§ **Consigne A**:
Répondez aux questions suivantes sur l'intervention de Chantal Jouanno :
(i) Quels jour et heure indique-t-on pour la réunion ?
(ii) Quel débat a dû être interrompu ?
(iii) Quelle commission a tenu cette réunion ?

§ **Texte proposé**:
Intervention de Chantal Jouanno

Réunion du mercredi 7 mars 2018 à 16h30
Commission du développement durable et de l'aménagement du territoire

Chantal Jouanno :

Monsieur Zulesi, vous m'avez interrogée sur l'importance de la mise en oeuvre des ordonnances et sur l'évaluation de leur impact, comme, plus généralement, sur le fonctionnement de la CNDP et du débat public.

Beaucoup de débats ont déjà eu lieu, que ce soit sur la ligne Paris-Normandie, sur l'aéroport de Notre-Dame-des-Landes ou sur les nanotechnologies, ce dernier ayant dû être interrompu. Au sujet de ces débats compliqués, un retour d'expérience plus systématique serait intéressant, de façon qu'on puisse en tirer les enseignements en voyant ce qui a fonctionné et ce qui n'a pas fonctionné. Ces enseignements pourraient alors être réutilisés pour d'autres débats. C'est déjà fait, mais il serait bon de le faire de manière encore plus systématique et structurée.

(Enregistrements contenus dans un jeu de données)
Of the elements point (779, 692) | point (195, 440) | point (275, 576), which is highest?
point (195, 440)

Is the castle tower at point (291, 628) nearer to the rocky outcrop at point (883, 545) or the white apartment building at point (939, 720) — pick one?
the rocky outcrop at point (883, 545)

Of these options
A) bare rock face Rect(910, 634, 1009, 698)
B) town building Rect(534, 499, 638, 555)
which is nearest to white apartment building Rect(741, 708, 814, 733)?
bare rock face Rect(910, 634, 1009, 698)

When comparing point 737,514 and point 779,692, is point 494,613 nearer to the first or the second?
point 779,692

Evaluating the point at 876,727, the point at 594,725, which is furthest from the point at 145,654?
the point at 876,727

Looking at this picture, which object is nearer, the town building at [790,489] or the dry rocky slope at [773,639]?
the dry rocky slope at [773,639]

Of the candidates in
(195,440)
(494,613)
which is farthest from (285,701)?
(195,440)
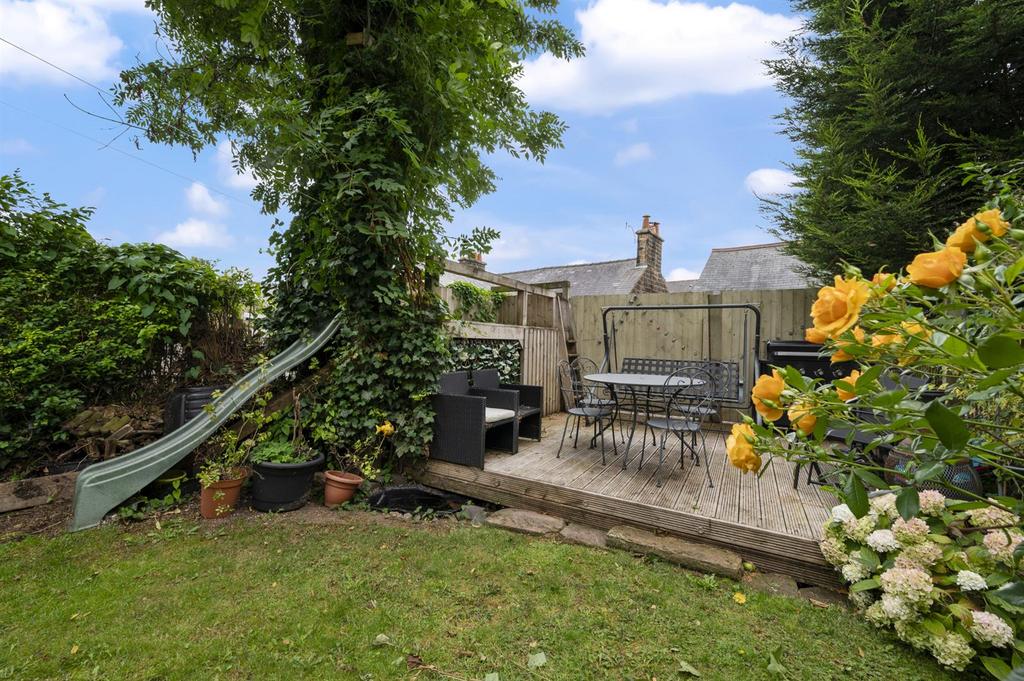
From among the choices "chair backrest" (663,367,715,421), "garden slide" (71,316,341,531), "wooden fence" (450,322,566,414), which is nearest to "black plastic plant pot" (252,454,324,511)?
"garden slide" (71,316,341,531)

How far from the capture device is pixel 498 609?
195 cm

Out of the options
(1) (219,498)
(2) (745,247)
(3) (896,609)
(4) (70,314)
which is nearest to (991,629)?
(3) (896,609)

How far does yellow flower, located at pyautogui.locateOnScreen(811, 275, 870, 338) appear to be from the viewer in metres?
0.63

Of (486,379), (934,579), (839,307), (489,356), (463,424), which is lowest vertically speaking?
(934,579)

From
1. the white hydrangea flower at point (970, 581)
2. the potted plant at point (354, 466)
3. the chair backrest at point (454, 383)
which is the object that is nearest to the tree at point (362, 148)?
the potted plant at point (354, 466)

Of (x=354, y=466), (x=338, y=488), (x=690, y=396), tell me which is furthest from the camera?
(x=690, y=396)

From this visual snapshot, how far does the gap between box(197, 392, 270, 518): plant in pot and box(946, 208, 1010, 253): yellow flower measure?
351 cm

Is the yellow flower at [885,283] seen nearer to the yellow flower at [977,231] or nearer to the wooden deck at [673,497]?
the yellow flower at [977,231]

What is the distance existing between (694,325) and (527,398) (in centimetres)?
247

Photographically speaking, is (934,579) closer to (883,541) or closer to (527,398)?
(883,541)

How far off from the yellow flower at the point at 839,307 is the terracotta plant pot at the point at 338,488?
10.2 feet

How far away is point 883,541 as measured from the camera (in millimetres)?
2002

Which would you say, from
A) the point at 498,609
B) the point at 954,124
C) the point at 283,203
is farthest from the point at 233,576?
the point at 954,124

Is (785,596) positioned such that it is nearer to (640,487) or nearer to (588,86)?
(640,487)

§ **Consigne B**:
Dans les rangées, remplacez « camera » par « lens » dans la partie qui s'ouvre avec la ligne contenant « How far away » et va jusqu'à la fin des rangées, ces deux bornes comprises. Recopiez uniquement cette partie, sans rien modifier d'autre.

§ **Réponse complète A**:
(i) Le mercredi 7 mars 2018 à 16h30.
(ii) Le débat sur les nanotechnologies.
(iii) La Commission du développement durable et de l'aménagement du territoire.

§ **Réponse complète B**:
How far away is point 883,541 as measured from the lens (in millimetres)?
2002

Which would you say, from
A) the point at 498,609
B) the point at 954,124
C) the point at 283,203
is farthest from the point at 233,576?
the point at 954,124

Is (785,596) positioned such that it is nearer to (640,487) or nearer to (588,86)?
(640,487)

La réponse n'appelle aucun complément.